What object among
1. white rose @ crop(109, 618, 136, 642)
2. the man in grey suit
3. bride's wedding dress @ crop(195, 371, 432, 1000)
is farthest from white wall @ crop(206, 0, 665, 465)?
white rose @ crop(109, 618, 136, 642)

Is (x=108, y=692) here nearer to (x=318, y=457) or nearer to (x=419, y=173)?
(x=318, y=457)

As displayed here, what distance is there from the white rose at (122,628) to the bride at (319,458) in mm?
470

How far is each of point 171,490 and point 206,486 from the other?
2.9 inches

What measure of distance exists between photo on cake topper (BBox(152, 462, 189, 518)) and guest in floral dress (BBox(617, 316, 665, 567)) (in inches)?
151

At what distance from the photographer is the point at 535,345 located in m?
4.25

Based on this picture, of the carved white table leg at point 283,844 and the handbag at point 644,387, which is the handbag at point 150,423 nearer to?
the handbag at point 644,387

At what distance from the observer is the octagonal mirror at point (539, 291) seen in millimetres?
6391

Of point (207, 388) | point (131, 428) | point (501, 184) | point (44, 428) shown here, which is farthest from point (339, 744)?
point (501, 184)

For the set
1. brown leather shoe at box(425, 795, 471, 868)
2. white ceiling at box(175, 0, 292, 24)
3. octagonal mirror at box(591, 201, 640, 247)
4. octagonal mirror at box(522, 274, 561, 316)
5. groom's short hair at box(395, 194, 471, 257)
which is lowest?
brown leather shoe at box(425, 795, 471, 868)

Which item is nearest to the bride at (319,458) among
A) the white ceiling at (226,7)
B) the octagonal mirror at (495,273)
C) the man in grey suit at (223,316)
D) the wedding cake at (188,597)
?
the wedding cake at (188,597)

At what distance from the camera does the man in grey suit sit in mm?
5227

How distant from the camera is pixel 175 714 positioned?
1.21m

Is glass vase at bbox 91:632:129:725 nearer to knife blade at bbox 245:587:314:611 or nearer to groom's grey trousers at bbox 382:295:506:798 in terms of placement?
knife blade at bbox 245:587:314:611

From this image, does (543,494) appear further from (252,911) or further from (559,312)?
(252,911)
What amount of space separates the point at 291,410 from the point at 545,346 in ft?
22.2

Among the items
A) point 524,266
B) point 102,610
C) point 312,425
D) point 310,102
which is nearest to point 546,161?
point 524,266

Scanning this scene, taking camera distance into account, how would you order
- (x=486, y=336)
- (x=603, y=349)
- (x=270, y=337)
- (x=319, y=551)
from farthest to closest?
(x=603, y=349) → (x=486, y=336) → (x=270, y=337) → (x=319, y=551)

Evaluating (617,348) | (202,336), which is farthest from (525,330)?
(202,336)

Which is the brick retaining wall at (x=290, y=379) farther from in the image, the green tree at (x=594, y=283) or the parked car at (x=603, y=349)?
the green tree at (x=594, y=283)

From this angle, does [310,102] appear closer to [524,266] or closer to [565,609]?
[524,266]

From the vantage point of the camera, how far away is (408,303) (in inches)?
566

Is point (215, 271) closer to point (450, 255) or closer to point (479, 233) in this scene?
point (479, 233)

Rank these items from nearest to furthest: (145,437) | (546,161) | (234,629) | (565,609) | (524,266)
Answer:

^^^^^^^^

- **INSTRUCTION**: Reproduce every one of the records above verbatim, from the first to the last, keeping their original order and wording.

- **ANSWER TO THE TASK**:
What object among
1. white rose @ crop(109, 618, 136, 642)
2. the man in grey suit
3. bride's wedding dress @ crop(195, 371, 432, 1000)
is farthest from white wall @ crop(206, 0, 665, 465)?
white rose @ crop(109, 618, 136, 642)

Is (x=108, y=692) here nearer to (x=318, y=457) or nearer to (x=419, y=173)?
(x=318, y=457)

As displayed here, what distance is there from the white rose at (122,628) to the bride at (319,458) in mm?
470

How far is each of point 171,490 and point 206,486 from the other?
2.9 inches

What measure of distance exists between photo on cake topper (BBox(152, 462, 189, 518)) and guest in floral dress (BBox(617, 316, 665, 567)) (in inches)?
151

At what distance from the photographer is the point at 535,345 located in m?
4.25

Based on this picture, of the carved white table leg at point 283,844 and the handbag at point 644,387, which is the handbag at point 150,423 nearer to?
the handbag at point 644,387

At what distance from the observer is the octagonal mirror at point (539, 291) seen in millimetres?
6391

Of point (207, 388) | point (131, 428) | point (501, 184) | point (44, 428) shown here, which is farthest from point (339, 744)?
point (501, 184)

For the set
1. brown leather shoe at box(425, 795, 471, 868)
2. white ceiling at box(175, 0, 292, 24)
3. octagonal mirror at box(591, 201, 640, 247)
4. octagonal mirror at box(522, 274, 561, 316)
5. groom's short hair at box(395, 194, 471, 257)
which is lowest?
brown leather shoe at box(425, 795, 471, 868)

Which item is nearest to the bride at (319,458) among
A) the white ceiling at (226,7)
B) the octagonal mirror at (495,273)
C) the man in grey suit at (223,316)
D) the wedding cake at (188,597)
?
the wedding cake at (188,597)

At what distance from the camera does the man in grey suit sit in mm?
5227

How distant from the camera is pixel 175 714 positioned?
1.21m

Is glass vase at bbox 91:632:129:725 nearer to knife blade at bbox 245:587:314:611 or nearer to groom's grey trousers at bbox 382:295:506:798 in terms of placement?
knife blade at bbox 245:587:314:611

From this image, does (543,494) appear further from (252,911) or further from (559,312)?
(252,911)
What amount of space separates the point at 291,410 from the point at 545,346 in ft?
22.2

Among the items
A) point 524,266
B) point 102,610
C) point 312,425
D) point 310,102
which is nearest to point 546,161?
point 524,266

Scanning this scene, taking camera distance into account, how would you order
- (x=486, y=336)
- (x=603, y=349)
- (x=270, y=337)
- (x=319, y=551)
from farthest to closest?
(x=603, y=349) → (x=486, y=336) → (x=270, y=337) → (x=319, y=551)

Evaluating (617,348) | (202,336), which is farthest from (525,330)?
(202,336)

Which is the brick retaining wall at (x=290, y=379) farther from in the image, the green tree at (x=594, y=283) or the parked car at (x=603, y=349)?
the green tree at (x=594, y=283)

From this angle, does [310,102] appear closer to [524,266] or closer to [565,609]?
[524,266]

From the vantage point of the camera, how far away is (408,303) (in inches)?
566

Is point (215, 271) closer to point (450, 255) or closer to point (479, 233) in this scene?
point (479, 233)

Rank these items from nearest to furthest: (145,437) | (546,161) | (234,629) | (565,609) | (524,266)
Answer:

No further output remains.